Dataset excerpts:
Segment Open

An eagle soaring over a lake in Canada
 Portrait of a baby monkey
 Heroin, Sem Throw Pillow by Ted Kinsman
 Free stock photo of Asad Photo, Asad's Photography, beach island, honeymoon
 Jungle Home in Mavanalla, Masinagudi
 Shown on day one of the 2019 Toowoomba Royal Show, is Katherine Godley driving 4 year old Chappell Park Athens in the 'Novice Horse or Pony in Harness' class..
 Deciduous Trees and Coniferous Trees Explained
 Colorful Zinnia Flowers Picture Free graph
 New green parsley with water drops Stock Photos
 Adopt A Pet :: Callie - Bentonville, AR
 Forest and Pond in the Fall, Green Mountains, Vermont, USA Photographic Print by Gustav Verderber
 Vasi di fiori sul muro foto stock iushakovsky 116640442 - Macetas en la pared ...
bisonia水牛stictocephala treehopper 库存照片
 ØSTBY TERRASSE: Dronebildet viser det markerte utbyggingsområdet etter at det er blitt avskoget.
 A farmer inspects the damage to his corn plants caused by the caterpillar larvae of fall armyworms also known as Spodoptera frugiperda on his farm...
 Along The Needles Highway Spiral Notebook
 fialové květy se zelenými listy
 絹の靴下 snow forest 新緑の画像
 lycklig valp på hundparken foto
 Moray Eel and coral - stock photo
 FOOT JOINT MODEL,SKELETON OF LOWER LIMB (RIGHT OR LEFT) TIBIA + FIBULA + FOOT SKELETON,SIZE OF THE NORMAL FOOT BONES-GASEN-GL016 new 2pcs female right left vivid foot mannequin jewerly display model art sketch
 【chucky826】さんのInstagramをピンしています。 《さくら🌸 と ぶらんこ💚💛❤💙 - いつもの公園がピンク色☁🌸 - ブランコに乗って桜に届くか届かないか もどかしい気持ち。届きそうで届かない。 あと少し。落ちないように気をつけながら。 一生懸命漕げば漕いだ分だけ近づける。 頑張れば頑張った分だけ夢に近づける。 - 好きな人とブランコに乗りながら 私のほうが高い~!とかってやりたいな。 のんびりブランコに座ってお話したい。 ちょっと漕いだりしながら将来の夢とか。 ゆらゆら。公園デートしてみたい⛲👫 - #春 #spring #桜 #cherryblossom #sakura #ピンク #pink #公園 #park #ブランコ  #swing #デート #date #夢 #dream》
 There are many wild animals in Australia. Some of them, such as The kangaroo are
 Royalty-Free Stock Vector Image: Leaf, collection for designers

Segment Closed

- _Work request_:
Each record should be returned precisely as written.

- _Completed exercise_:
An eagle soaring over a lake in Canada
 Portrait of a baby monkey
 Heroin, Sem Throw Pillow by Ted Kinsman
 Free stock photo of Asad Photo, Asad's Photography, beach island, honeymoon
 Jungle Home in Mavanalla, Masinagudi
 Shown on day one of the 2019 Toowoomba Royal Show, is Katherine Godley driving 4 year old Chappell Park Athens in the 'Novice Horse or Pony in Harness' class..
 Deciduous Trees and Coniferous Trees Explained
 Colorful Zinnia Flowers Picture Free graph
 New green parsley with water drops Stock Photos
 Adopt A Pet :: Callie - Bentonville, AR
 Forest and Pond in the Fall, Green Mountains, Vermont, USA Photographic Print by Gustav Verderber
 Vasi di fiori sul muro foto stock iushakovsky 116640442 - Macetas en la pared ...
bisonia水牛stictocephala treehopper 库存照片
 ØSTBY TERRASSE: Dronebildet viser det markerte utbyggingsområdet etter at det er blitt avskoget.
 A farmer inspects the damage to his corn plants caused by the caterpillar larvae of fall armyworms also known as Spodoptera frugiperda on his farm...
 Along The Needles Highway Spiral Notebook
 fialové květy se zelenými listy
 絹の靴下 snow forest 新緑の画像
 lycklig valp på hundparken foto
 Moray Eel and coral - stock photo
 FOOT JOINT MODEL,SKELETON OF LOWER LIMB (RIGHT OR LEFT) TIBIA + FIBULA + FOOT SKELETON,SIZE OF THE NORMAL FOOT BONES-GASEN-GL016 new 2pcs female right left vivid foot mannequin jewerly display model art sketch
 【chucky826】さんのInstagramをピンしています。 《さくら🌸 と ぶらんこ💚💛❤💙 - いつもの公園がピンク色☁🌸 - ブランコに乗って桜に届くか届かないか もどかしい気持ち。届きそうで届かない。 あと少し。落ちないように気をつけながら。 一生懸命漕げば漕いだ分だけ近づける。 頑張れば頑張った分だけ夢に近づける。 - 好きな人とブランコに乗りながら 私のほうが高い~!とかってやりたいな。 のんびりブランコに座ってお話したい。 ちょっと漕いだりしながら将来の夢とか。 ゆらゆら。公園デートしてみたい⛲👫 - #春 #spring #桜 #cherryblossom #sakura #ピンク #pink #公園 #park #ブランコ  #swing #デート #date #夢 #dream》
 There are many wild animals in Australia. Some of them, such as The kangaroo are
 Royalty-Free Stock Vector Image: Leaf, collection for designers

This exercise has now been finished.